I put the stem back on the “Malaga” Imported Briar Saddle Stem Billiard and took it to the buffer. I buffed the bowl and stem with Blue Diamond to polish the briar and the vulcanite. Blue Diamond does a great job on the smaller scratches that remain in both. I gave the bowl and the stem several coats of carnauba wax and buffed the pipe with a clean buffing pad to raise the shine. I hand buffed it with a microfiber cloth to deepen the shine. I am amazed at how well it turned out. The finished pipe is shown in the photos below. This is a beautiful “Malaga” Saddle Stem Billiard with a smooth finish and the vulcanite saddle stem has a great look. The dimensions of the pipe are Length: 5 ½ inches, Height: 1 ½ inches, Outside diameter of the bowl: 1 ¼ inches, Chamber diameter: ¾ of an inch. The weight of the pipe is 1.16 ounces/33 grams.
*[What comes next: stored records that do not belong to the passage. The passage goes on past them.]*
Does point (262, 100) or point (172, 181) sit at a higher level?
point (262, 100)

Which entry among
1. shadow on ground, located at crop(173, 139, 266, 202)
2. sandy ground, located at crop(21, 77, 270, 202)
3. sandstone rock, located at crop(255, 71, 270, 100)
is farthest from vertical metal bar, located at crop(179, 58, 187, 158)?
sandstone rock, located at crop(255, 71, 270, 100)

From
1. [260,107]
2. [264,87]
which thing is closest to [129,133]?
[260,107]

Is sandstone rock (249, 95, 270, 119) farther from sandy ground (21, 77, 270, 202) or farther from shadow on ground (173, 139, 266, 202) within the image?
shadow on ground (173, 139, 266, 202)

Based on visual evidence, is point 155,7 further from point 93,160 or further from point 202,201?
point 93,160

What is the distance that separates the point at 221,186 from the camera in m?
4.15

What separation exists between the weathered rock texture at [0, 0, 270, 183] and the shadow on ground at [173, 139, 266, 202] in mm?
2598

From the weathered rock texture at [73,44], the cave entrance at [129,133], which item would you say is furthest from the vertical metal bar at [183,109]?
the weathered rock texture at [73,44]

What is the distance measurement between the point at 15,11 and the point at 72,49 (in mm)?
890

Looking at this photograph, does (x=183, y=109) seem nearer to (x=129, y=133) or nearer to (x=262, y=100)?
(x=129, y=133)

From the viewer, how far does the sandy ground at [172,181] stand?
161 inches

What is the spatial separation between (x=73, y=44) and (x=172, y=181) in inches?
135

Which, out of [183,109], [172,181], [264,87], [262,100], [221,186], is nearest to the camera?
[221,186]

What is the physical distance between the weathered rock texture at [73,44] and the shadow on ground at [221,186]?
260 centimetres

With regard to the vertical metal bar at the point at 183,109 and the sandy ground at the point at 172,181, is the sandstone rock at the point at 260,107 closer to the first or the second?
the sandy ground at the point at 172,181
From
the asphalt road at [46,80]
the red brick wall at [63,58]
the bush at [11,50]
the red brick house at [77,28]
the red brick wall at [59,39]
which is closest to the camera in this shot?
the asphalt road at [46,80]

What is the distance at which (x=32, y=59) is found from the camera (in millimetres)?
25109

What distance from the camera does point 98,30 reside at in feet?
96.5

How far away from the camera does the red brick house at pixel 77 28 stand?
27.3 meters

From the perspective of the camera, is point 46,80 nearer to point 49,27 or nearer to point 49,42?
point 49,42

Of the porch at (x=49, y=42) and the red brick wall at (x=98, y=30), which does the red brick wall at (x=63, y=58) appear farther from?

This is another pipe that I will be putting on the rebornpipes online store in the American Pipe Makers and Pipemaking Companies Section shortly, if you are interested in adding it to your collection. Thanks for walking through the restoration with me on this beauty!

As always, I encourage your questions and comments as you read the blog. Thanks to each of you who are reading this blog. Remember we are not pipe owners; we are pipe men and women who hold our pipes in trust until they pass on into the trust of those who follow us.